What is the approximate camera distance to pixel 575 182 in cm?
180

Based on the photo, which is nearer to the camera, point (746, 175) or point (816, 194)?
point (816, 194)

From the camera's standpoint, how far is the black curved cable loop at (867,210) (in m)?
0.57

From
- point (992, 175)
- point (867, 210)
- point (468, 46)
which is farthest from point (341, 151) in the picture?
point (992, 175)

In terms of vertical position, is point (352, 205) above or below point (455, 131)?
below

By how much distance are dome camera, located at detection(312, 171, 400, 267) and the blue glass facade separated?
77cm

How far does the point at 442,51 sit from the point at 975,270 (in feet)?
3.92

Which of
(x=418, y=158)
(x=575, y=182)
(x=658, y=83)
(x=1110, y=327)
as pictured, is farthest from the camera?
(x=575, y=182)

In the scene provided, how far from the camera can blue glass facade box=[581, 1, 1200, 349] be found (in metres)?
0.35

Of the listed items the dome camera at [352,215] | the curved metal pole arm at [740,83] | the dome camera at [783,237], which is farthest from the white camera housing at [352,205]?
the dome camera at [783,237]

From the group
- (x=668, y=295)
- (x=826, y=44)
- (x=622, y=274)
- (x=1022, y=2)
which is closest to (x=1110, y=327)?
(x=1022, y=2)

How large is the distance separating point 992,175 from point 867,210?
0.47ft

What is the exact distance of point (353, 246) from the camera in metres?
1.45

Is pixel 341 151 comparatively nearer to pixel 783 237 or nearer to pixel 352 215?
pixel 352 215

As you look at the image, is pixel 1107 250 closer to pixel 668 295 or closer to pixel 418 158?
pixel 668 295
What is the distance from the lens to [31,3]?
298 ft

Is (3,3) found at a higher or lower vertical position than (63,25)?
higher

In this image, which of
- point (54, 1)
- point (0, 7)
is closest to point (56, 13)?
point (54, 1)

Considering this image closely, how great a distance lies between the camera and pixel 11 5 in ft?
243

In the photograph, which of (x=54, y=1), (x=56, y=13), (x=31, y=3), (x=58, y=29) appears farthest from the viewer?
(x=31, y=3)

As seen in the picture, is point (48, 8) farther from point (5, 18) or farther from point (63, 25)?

[WHAT IS EXPECTED] Reproduce all of the entries above verbatim, with no changes to their wording, numbers, or order.

[RESPONSE FOR THIS EXERCISE]
What is the approximate camera distance to pixel 575 182 in cm?
180

Based on the photo, which is nearer to the camera, point (746, 175) or point (816, 194)?
point (816, 194)

From the camera's standpoint, how far is the black curved cable loop at (867,210) (in m)?
0.57

From
- point (992, 175)
- point (867, 210)
- point (468, 46)
which is farthest from point (341, 151) in the picture?
point (992, 175)

In terms of vertical position, is point (352, 205) above or below point (455, 131)?
below

By how much distance are dome camera, located at detection(312, 171, 400, 267) and the blue glass facade separated?
77cm

How far does the point at 442,51 sit from the point at 975,270 (in feet)?
3.92

Which of
(x=418, y=158)
(x=575, y=182)
(x=658, y=83)
(x=1110, y=327)
as pictured, is farthest from the camera?
(x=575, y=182)

In the scene provided, how far from the camera can blue glass facade box=[581, 1, 1200, 349] be found (in metres)?
0.35

Of the listed items the dome camera at [352,215] | the curved metal pole arm at [740,83] | the dome camera at [783,237], which is farthest from the white camera housing at [352,205]?
the dome camera at [783,237]

From the group
- (x=668, y=295)
- (x=826, y=44)
- (x=622, y=274)
- (x=1022, y=2)
which is closest to (x=1110, y=327)?
(x=1022, y=2)

How large is the distance separating point 992,175 from point 867,210?
0.47ft

What is the exact distance of point (353, 246) from the camera in metres?
1.45

Is pixel 341 151 comparatively nearer to pixel 783 237 or nearer to pixel 352 215?
pixel 352 215

As you look at the image, is pixel 1107 250 closer to pixel 668 295 or closer to pixel 418 158?
pixel 668 295
What is the distance from the lens to [31,3]?
298 ft

Is (3,3) found at a higher or lower vertical position than (63,25)?
higher

In this image, which of
- point (54, 1)
- point (0, 7)
is closest to point (56, 13)?
point (54, 1)

Considering this image closely, how great a distance lies between the camera and pixel 11 5 in ft?
243

In the photograph, which of (x=54, y=1), (x=56, y=13), (x=31, y=3), (x=58, y=29) appears farthest from the viewer?
(x=31, y=3)

As seen in the picture, is point (48, 8) farther from point (5, 18) or farther from point (63, 25)?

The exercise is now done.